→ **Exercise text**
################

The NFL Draft will take place April 25-27, 2019. Being selected to play football at the highest echelon of the sport is obviously very different than matching into a residency program. And yet, amidst the breathless analysis, hot takes, and bold predictions by talking heads on ESPN, I can’t help thinking about residency selection.
See, in selecting players for the draft, NFL teams must overcome many of the same challenges that residency programs face.
- Each team has only a few draft picks. To fill each slot, they may have to evaluate hundreds of candidates.
- Teams want to draft the best possible talent – but they also have specific needs and priorities. Some teams want to find a wide receiver with breakaway speed; others, a pass-rushing defensive lineman. A ‘good draft’ looks different for each team.
- Players want to be selected highly in the draft, because the higher a player is drafted, the higher his salary. (I would argue that the student competition for “top” residency programs and selective disciplines is driven by similar forces.)
- Because each NFL team has a limited number of draft picks, the cost of a bad pick is high. Similarly, matching one bad resident puts a drag on the entire program; matching a few bad residents can put the entire program in jeopardy.
- Team executives who draft poorly don’t last long – just like program directors who have a poor Match.
- And finally, just like residents, potential NFL players come from a variety of different backgrounds – which often prevents direct comparison and makes identifying the best talent difficult.

################

→ **Supplied data**
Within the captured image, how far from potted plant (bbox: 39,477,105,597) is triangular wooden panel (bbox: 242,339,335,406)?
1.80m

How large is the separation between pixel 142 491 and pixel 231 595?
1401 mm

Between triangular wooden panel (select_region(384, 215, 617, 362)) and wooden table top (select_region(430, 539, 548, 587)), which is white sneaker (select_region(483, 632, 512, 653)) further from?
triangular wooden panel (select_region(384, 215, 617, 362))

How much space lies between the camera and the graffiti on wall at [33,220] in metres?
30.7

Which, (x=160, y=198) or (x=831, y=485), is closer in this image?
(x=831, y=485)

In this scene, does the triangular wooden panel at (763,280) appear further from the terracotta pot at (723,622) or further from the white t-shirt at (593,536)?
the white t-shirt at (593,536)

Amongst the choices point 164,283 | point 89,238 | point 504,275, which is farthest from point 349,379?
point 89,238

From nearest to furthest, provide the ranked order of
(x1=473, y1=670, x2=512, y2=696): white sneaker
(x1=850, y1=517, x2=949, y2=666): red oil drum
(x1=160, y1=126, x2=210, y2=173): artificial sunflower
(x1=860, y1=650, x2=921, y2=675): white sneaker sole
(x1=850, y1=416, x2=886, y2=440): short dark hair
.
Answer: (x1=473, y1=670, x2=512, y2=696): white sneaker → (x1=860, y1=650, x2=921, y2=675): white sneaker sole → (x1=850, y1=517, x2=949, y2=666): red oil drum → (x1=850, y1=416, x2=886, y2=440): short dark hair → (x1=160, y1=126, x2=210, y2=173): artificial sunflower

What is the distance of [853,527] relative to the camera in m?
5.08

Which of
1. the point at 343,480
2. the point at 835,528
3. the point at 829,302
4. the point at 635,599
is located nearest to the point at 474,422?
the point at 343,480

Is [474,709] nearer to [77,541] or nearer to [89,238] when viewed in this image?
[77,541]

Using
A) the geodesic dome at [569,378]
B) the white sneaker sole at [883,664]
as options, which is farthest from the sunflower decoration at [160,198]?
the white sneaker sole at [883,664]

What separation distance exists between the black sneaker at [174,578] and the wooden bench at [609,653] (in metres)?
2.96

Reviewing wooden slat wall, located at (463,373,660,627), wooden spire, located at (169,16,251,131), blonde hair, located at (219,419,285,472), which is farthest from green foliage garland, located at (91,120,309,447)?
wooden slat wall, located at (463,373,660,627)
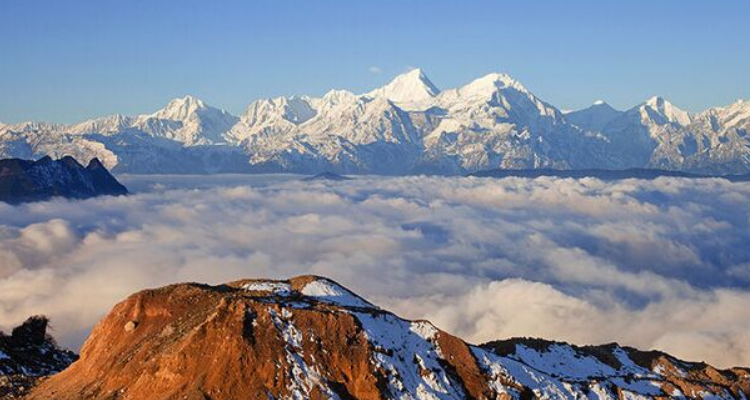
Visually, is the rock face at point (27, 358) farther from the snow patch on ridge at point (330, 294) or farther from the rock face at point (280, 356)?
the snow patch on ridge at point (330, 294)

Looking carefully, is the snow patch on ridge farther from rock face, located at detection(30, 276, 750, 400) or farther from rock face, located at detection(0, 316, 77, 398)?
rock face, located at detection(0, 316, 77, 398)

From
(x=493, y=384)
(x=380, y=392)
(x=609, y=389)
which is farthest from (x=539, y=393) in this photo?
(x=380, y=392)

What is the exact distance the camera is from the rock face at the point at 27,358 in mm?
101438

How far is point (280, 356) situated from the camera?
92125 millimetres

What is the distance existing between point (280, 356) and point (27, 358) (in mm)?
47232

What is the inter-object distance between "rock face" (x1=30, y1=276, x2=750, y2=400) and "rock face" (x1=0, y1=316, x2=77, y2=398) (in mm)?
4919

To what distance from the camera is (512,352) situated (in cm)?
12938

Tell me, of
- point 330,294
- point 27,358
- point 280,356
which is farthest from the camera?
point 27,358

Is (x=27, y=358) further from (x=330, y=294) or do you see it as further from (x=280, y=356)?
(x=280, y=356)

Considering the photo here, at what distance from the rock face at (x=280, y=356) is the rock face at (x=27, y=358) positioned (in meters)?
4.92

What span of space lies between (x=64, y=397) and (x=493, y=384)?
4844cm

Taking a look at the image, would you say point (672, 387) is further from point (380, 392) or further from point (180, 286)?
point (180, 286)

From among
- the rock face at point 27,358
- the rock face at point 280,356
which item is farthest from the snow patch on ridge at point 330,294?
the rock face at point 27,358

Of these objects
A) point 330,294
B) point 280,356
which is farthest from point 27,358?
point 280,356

################

Please print the NFL Draft text between "- Teams want" and "a poor Match.", inclusive. The lines after the NFL Draft text are separate material.

- Teams want to draft the best possible talent – but they also have specific needs and priorities. Some teams want to find a wide receiver with breakaway speed; others, a pass-rushing defensive lineman. A ‘good draft’ looks different for each team.
- Players want to be selected highly in the draft, because the higher a player is drafted, the higher his salary. (I would argue that the student competition for “top” residency programs and selective disciplines is driven by similar forces.)
- Because each NFL team has a limited number of draft picks, the cost of a bad pick is high. Similarly, matching one bad resident puts a drag on the entire program; matching a few bad residents can put the entire program in jeopardy.
- Team executives who draft poorly don’t last long – just like program directors who have a poor Match.